One can find many other examples but these two are sufficient to show my point. I defy McIntosh to show otherwise. Free trade and comparative advantage are economic laws; they are the result of logical deductions and axiomatic concepts, and not of empirical testing. They result from the logic of choice and not from the observation of reality (which is not the case in physical sciences). They are true not because “they seem to correspond to the facts” as McIntosh puts it, but because we cannot imagine them not being true. Jean-Baptiste Say, John E Cairnes and the classical economists knew this very well.
Popperians generally retrench behind the veil of “tautology”: mathematics is true by definition, therefore it is just tautology and it is not science – so who cares about it. Milton Friedman, in a famous discussion with the mathematician Stanislas Ulam, admitted that trade theory is a pure tautology but is still true. In that sense the Friedman Paradox is alive and well in the economic community. Economists preach scientistic pseudo-experimentalism (and these are the real “psychological projections” to use McIntosh’s term) as the only methodology and epistemology but they act as if their beliefs, including their philosophical ones, were apodictically certain.
Ironically, the necessity of axiomatic concepts is also true in the hard sciences. McIntosh should try to do physics without the a priori valid principles of geometry and mathematics, and we’ll see what kind of results he obtains. They are also necessary to the philosophical principles McIntosh uses to defend his methodological position (that scientific inquiry entails falsifying conjectures for instance – is it testable?).
Critics of Austrian Economics often contend that Austrians reject all forms of empiricism. The truth is that Austrians reject the idea that economic laws have (a) an empirical foundation and (b) that they could be tested. The law of diminishing marginal utility is logically true and even if one wanted to test it, it would not be possible. Just like one cannot test the law of gains from trade.
While economic laws cannot be tested (and don’t need to be), we need to understand the context in which these laws operate. In that sense, empirical research is fundamental to economics (especially with regard to institutions, culture and the broader context in which human decisions are effected). Empirical research in economics is thus only observation of historical facts, which put together with the laws of economics, enable us to unearth the causal connections that link them. Empirical work in economics is not about testing economic laws; it is about understanding the context in which they apply.
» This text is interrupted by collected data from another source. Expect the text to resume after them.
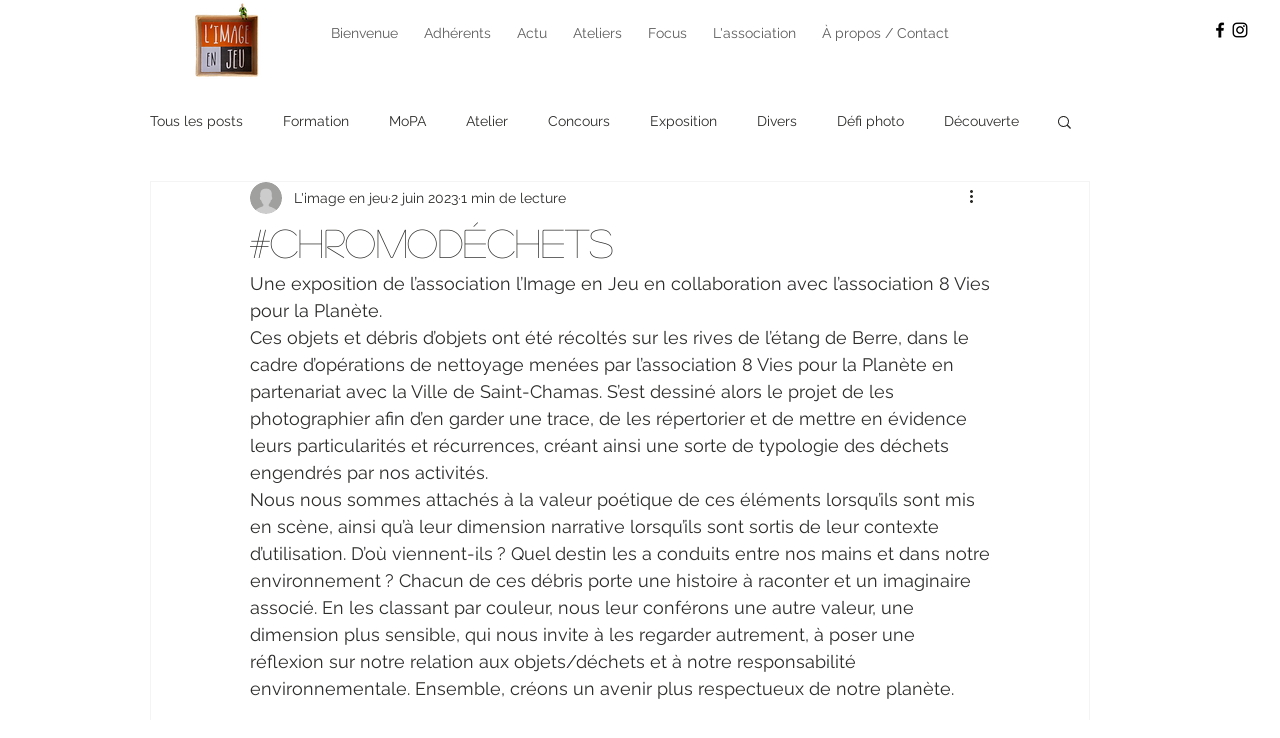

--- FILE ---
content_type: text/css; charset=utf-8
request_url: https://www.limageenjeu.com/_serverless/pro-gallery-css-v4-server/layoutCss?ver=2&id=37lkv3527-not-scoped&items=3206_4112_3088%7C3307_4112_3088%7C3517_4112_3088%7C3475_4112_3088%7C3253_4112_3088%7C3333_4112_3088%7C3335_4032_3024%7C3475_4032_3024%7C3326_4032_3024&container=1338.71875_740_979_720&options=gallerySizeType:px%7CenableInfiniteScroll:true%7CtitlePlacement:SHOW_ON_HOVER%7CgridStyle:1%7CimageMargin:5%7CgalleryLayout:2%7CisVertical:true%7CnumberOfImagesPerRow:3%7CgallerySizePx:300%7CcubeRatio:1%7CcubeType:fill%7CgalleryThumbnailsAlignment:none%7CthumbnailSpacings:0
body_size: -139
content:
#pro-gallery-37lkv3527-not-scoped [data-hook="item-container"][data-idx="0"].gallery-item-container{opacity: 1 !important;display: block !important;transition: opacity .2s ease !important;top: 0px !important;left: 0px !important;right: auto !important;height: 243px !important;width: 243px !important;} #pro-gallery-37lkv3527-not-scoped [data-hook="item-container"][data-idx="0"] .gallery-item-common-info-outer{height: 100% !important;} #pro-gallery-37lkv3527-not-scoped [data-hook="item-container"][data-idx="0"] .gallery-item-common-info{height: 100% !important;width: 100% !important;} #pro-gallery-37lkv3527-not-scoped [data-hook="item-container"][data-idx="0"] .gallery-item-wrapper{width: 243px !important;height: 243px !important;margin: 0 !important;} #pro-gallery-37lkv3527-not-scoped [data-hook="item-container"][data-idx="0"] .gallery-item-content{width: 243px !important;height: 243px !important;margin: 0px 0px !important;opacity: 1 !important;} #pro-gallery-37lkv3527-not-scoped [data-hook="item-container"][data-idx="0"] .gallery-item-hover{width: 243px !important;height: 243px !important;opacity: 1 !important;} #pro-gallery-37lkv3527-not-scoped [data-hook="item-container"][data-idx="0"] .item-hover-flex-container{width: 243px !important;height: 243px !important;margin: 0px 0px !important;opacity: 1 !important;} #pro-gallery-37lkv3527-not-scoped [data-hook="item-container"][data-idx="0"] .gallery-item-wrapper img{width: 100% !important;height: 100% !important;opacity: 1 !important;} #pro-gallery-37lkv3527-not-scoped [data-hook="item-container"][data-idx="1"].gallery-item-container{opacity: 1 !important;display: block !important;transition: opacity .2s ease !important;top: 0px !important;left: 248px !important;right: auto !important;height: 243px !important;width: 244px !important;} #pro-gallery-37lkv3527-not-scoped [data-hook="item-container"][data-idx="1"] .gallery-item-common-info-outer{height: 100% !important;} #pro-gallery-37lkv3527-not-scoped [data-hook="item-container"][data-idx="1"] .gallery-item-common-info{height: 100% !important;width: 100% !important;} #pro-gallery-37lkv3527-not-scoped [data-hook="item-container"][data-idx="1"] .gallery-item-wrapper{width: 244px !important;height: 243px !important;margin: 0 !important;} #pro-gallery-37lkv3527-not-scoped [data-hook="item-container"][data-idx="1"] .gallery-item-content{width: 244px !important;height: 243px !important;margin: 0px 0px !important;opacity: 1 !important;} #pro-gallery-37lkv3527-not-scoped [data-hook="item-container"][data-idx="1"] .gallery-item-hover{width: 244px !important;height: 243px !important;opacity: 1 !important;} #pro-gallery-37lkv3527-not-scoped [data-hook="item-container"][data-idx="1"] .item-hover-flex-container{width: 244px !important;height: 243px !important;margin: 0px 0px !important;opacity: 1 !important;} #pro-gallery-37lkv3527-not-scoped [data-hook="item-container"][data-idx="1"] .gallery-item-wrapper img{width: 100% !important;height: 100% !important;opacity: 1 !important;} #pro-gallery-37lkv3527-not-scoped [data-hook="item-container"][data-idx="2"].gallery-item-container{opacity: 1 !important;display: block !important;transition: opacity .2s ease !important;top: 0px !important;left: 497px !important;right: auto !important;height: 243px !important;width: 243px !important;} #pro-gallery-37lkv3527-not-scoped [data-hook="item-container"][data-idx="2"] .gallery-item-common-info-outer{height: 100% !important;} #pro-gallery-37lkv3527-not-scoped [data-hook="item-container"][data-idx="2"] .gallery-item-common-info{height: 100% !important;width: 100% !important;} #pro-gallery-37lkv3527-not-scoped [data-hook="item-container"][data-idx="2"] .gallery-item-wrapper{width: 243px !important;height: 243px !important;margin: 0 !important;} #pro-gallery-37lkv3527-not-scoped [data-hook="item-container"][data-idx="2"] .gallery-item-content{width: 243px !important;height: 243px !important;margin: 0px 0px !important;opacity: 1 !important;} #pro-gallery-37lkv3527-not-scoped [data-hook="item-container"][data-idx="2"] .gallery-item-hover{width: 243px !important;height: 243px !important;opacity: 1 !important;} #pro-gallery-37lkv3527-not-scoped [data-hook="item-container"][data-idx="2"] .item-hover-flex-container{width: 243px !important;height: 243px !important;margin: 0px 0px !important;opacity: 1 !important;} #pro-gallery-37lkv3527-not-scoped [data-hook="item-container"][data-idx="2"] .gallery-item-wrapper img{width: 100% !important;height: 100% !important;opacity: 1 !important;} #pro-gallery-37lkv3527-not-scoped [data-hook="item-container"][data-idx="3"]{display: none !important;} #pro-gallery-37lkv3527-not-scoped [data-hook="item-container"][data-idx="4"]{display: none !important;} #pro-gallery-37lkv3527-not-scoped [data-hook="item-container"][data-idx="5"]{display: none !important;} #pro-gallery-37lkv3527-not-scoped [data-hook="item-container"][data-idx="6"]{display: none !important;} #pro-gallery-37lkv3527-not-scoped [data-hook="item-container"][data-idx="7"]{display: none !important;} #pro-gallery-37lkv3527-not-scoped [data-hook="item-container"][data-idx="8"]{display: none !important;} #pro-gallery-37lkv3527-not-scoped .pro-gallery-prerender{height:739px !important;}#pro-gallery-37lkv3527-not-scoped {height:739px !important; width:740px !important;}#pro-gallery-37lkv3527-not-scoped .pro-gallery-margin-container {height:739px !important;}#pro-gallery-37lkv3527-not-scoped .pro-gallery {height:739px !important; width:740px !important;}#pro-gallery-37lkv3527-not-scoped .pro-gallery-parent-container {height:739px !important; width:745px !important;}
Because the phenomena of economics (such as value) are phenomena of the mind, they cannot be observed. In that sense, the method of economic science must be different from that of the physical science where observation is necessary. Economic laws are a priori certain, while physical laws are not. One can perhaps imagine exceptions to the law of gravity as we know it today (although the ceteris paribus clause also applies to physics in the sense that physical laws ultimately have the same ontological status as economic laws), however one cannot imagine exceptions to the logic of choice. As François Guillaumat would put it (and I recommend his doctoral dissertation to those who want to understand the reasons behind Austrian epistemology), what matters in economics is the validity of concepts and the coherence of reasoning. Only then, can one apply economic reasoning to real situations in order to understand them.